Don’t fall for flattery
A scammer “may use flattery, ask you for help, or create a sense of urgency to initiate a financial transaction,” warns Rebecca Taylor, incident command knowledge manager at cybersecurity firm Secureworks. If something seems “off” about a potential transaction, she advises taking the time to reassess the situation before committing to sending anyone money.
“If you’re not sure someone is legitimate, find another way to reach them to confirm,” says Lewis Huynh, chief security officer at information technology management vendor NinjaOne. If you get a message from a friend asking for money out of the blue, call them directly or text them using another app to confirm it’s them .
The same goes for any company that says you’ve won a prize or giveaway, Huynh says. Search online for a phone number to call that business or retailer directly. If you actually won a prize, they can confirm the details with you; if it is a scam, you will have saved valuable time and money.
A reputable cryptocurrency platform will likely offer ways to confirm its legitimacy. Coinbase, for example, specifies on its help page where and how it offers freebies.
What to do if you spot a scam
If you suspect the new person sneaking into your DMs is a scammer, file a report with the FTC. Information about the scammer and his techniques can help the agency investigate fraud methods and disseminate information about new varieties of scams.

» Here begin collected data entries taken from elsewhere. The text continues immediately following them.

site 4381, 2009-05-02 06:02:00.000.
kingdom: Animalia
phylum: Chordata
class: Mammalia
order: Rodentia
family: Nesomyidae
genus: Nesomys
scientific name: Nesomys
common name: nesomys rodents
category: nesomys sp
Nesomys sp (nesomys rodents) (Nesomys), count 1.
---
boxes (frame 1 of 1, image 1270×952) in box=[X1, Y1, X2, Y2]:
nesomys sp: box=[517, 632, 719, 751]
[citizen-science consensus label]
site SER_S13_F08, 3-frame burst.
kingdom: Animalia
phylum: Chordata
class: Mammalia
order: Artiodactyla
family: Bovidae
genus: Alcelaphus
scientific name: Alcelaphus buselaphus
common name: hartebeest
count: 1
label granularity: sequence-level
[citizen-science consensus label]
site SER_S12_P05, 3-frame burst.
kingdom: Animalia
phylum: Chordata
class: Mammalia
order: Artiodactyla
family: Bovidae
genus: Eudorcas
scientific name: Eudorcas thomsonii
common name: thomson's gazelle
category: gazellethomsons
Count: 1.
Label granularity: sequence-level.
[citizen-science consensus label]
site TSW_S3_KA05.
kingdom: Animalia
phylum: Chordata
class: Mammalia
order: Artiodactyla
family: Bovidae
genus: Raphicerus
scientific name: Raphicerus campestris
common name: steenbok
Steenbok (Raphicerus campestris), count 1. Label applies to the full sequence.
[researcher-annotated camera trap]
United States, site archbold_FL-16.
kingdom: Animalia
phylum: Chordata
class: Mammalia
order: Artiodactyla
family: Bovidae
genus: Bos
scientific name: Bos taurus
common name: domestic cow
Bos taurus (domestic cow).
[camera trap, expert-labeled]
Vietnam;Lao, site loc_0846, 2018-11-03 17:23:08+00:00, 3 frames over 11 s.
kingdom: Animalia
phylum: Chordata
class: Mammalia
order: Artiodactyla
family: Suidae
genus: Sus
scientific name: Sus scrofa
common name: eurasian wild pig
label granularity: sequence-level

If you’ve sent money to someone who turns out to be a scammer, file a report with the FTC, but keep in mind that the agency doesn’t investigate individual cases. Although you don’t have a very good chance of getting your money back, you should file a police report and contact the bank, credit card company, or gift card provider you used to send money. silver.
Most social media platforms have options for reporting suspected fraudsters. They may also offer tips to protect your account. For example, Instagram lets you see official emails from the platform for the past two weeks so you can verify a message you received that claimed to be from Instagram.
Not everyone is a scammer, but remember that bad actors are clever and any social media user can be fooled. When in doubt, ask someone you trust for a second opinion on suspicious incoming messages. They can help you spot red flags that are easy to miss in the moment.